En troisième lieu, il doit être souligné que la délégation aux fins d’adoption a été admise sur ce territoire par une jurisprudence trentenaire de la cour d’appel de Papeete, jusqu’à présent jamais remise en cause.

Il résulte de l’ensemble de ces éléments qu’à la date de la naissance de l’enfant, les parents légaux, comme le couple candidat à la délégation, se sont engagés dans un processus de délégation d’autorité parentale en vue d’une adoption qu’ils pouvaient, de bonne foi, considérer comme étant conforme au droit positif.

Dans ces conditions, il apparaît que l’application immédiate de la jurisprudence nouvelle sanctionnant un tel processus porterait une atteinte disproportionnée aux principes de sécurité juridique et de confiance légitime.

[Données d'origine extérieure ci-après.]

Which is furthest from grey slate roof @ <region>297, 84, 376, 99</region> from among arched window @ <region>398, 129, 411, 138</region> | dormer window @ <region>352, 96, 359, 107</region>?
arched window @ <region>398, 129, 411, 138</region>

En outre, de manière concrète, la remise en cause des situations existantes serait de nature à affecter irrémédiablement les liens qui se sont tissés ab initio entre l’enfant et les délégataires. En effet, la fin de la mesure de délégation d’autorité parentale, en supprimant tout lien juridique entre eux, peut conduire à une rupture définitive des relations de l’enfant avec ceux qui l’élèvent depuis sa naissance, dans un contexte où le projet a été construit en accord avec les parents légaux et où ceux-ci conservent la faculté de solliciter la révocation de la mesure, si tel est l’intérêt de l’enfant.

Dès lors, l’application immédiate de la jurisprudence nouvelle porterait également une atteinte disproportionnée à l’intérêt supérieur de l’enfant, ainsi qu’au droit au respect de la vie privée et familiale des personnes concernées.

Ces circonstances exceptionnelles justifient par conséquent de déroger à l’application immédiate de la jurisprudence nouvelle aux situations des enfants pour lesquels une instance est en cours.